Recently I received an email which in essence asked how feasible it was to run an agency without employees.  I thought it was a worthy discussion to share here.

Here’s the question I was asked:  In the last year or so I’ve noticed more and more agencies that have an organizational structure like this: a strategist or two lead the agency, do new business, do client strategy and service. And the design, technical work and production is done by virtual assistants.

This seems to be a particularly popular model with agencies that are Hubspot partners (or partners with other marketing software vendors) or focus on inbound / content marketing. I’d love to hear your experience on this. Particularly, where you see this model working well and where you see the more traditional agency model (a model fully staffed with strategists, account people, creative, etc) working well.

My answer: I see this model working with smaller agencies that deliver something that is almost formulaic — like SEO or email automation.  If you can sell it like a product/package — it may work. Typically these agencies are smaller, could be virtual and have little to no staff. They are also at great risk of being commoditized.

But for an agency that wants to dig into strategy and really be at the decision making table (in contrast to the more order taking product/package model) it’s really not effective. I don’t believe account people (AE/strategist — whatever you want to call them) are great new business people.  In most cases, they lack the sophistication in business acumen to truly have the kinds of conversations that CEOs/CMOs want to have.  I believe the root cause of what you’re seeing is agency owners looking for an easy way out because they don’t want to sell.

But the truth is — no one sells better.  AE types can sell projects or smaller clients but for an agency to truly grow and have recurring revenue from fewer clients as opposed to a ton of small clients who all require a lot of hand holding (translation — lost hours/revenue to un-budgeted account service time) — the owner has to be knee deep in the new business process.

They don’t have to manage it or produce all the assets but at some point, they need to be:

  • Defining the agency’s niche/differentiation
  • Articulating the agency’s sweet spot clients
  • Being the focal point of the thought leadership strategy
  • Closing the deal

In January I did a soft launch of our new online. on demand business development course.  It outlines how to do all of the above (and much more) because although you’d think most agencies would have this nailed, given what they do for a living — they do not.  So far, early feedback on the course is really positive.

The owners love the step by step instruction/homework that literally walks them through the process of truly creating a new business program that is sustainable and will keep their pipeline full of their best potential clients.  (Shoot me an email if you’d like to be considered for the next cohort)

Which gets back to the question — can you run an agency without any employees?
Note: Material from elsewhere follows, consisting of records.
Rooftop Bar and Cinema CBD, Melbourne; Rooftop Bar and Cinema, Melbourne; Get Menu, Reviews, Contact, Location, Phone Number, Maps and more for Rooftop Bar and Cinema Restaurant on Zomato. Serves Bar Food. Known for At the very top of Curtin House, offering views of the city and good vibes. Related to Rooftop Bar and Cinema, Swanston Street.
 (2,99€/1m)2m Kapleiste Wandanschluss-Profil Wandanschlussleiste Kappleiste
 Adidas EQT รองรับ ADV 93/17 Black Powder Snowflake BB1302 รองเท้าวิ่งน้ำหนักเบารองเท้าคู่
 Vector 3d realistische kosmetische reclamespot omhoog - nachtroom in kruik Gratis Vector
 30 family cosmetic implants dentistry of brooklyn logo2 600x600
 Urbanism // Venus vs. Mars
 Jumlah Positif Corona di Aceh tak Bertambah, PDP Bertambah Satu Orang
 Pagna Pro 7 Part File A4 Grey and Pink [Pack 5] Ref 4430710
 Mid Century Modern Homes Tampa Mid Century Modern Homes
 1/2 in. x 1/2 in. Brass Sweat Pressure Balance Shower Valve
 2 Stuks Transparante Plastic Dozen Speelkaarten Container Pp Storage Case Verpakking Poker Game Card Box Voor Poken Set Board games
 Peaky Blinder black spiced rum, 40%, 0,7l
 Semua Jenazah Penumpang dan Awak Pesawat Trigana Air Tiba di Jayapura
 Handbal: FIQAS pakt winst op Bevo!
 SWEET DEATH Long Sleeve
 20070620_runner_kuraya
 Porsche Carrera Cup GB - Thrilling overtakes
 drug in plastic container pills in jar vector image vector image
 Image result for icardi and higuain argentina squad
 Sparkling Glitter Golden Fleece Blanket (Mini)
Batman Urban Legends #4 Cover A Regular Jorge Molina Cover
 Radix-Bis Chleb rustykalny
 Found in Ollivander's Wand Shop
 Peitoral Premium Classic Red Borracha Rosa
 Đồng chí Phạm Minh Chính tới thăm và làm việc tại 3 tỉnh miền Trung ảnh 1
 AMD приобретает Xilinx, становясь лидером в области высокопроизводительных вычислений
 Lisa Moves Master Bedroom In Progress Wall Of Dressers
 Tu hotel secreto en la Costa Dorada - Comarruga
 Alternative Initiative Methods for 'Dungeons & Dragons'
Most agencies today are a hybrid — they have in-house account service people and a core creative/digital team. For overflow work and areas of specialty where they don’t shine — they have strategic partners — be that another agency (AMI agencies often partner together), a freelancer or depending on the deliverables — a VA.

What is changing is that all of those employees may or may not reside under the same roof anymore. Many traditional agencies, especially those with a niche that removed geography as a barrier, are able to hire nationally/globally and get all the work done even through the team may be scattered among several time zones.

But for most agencies that are truly delivering custom work to clients — it’s pretty tough to do with literally no staff beyond an AE or two.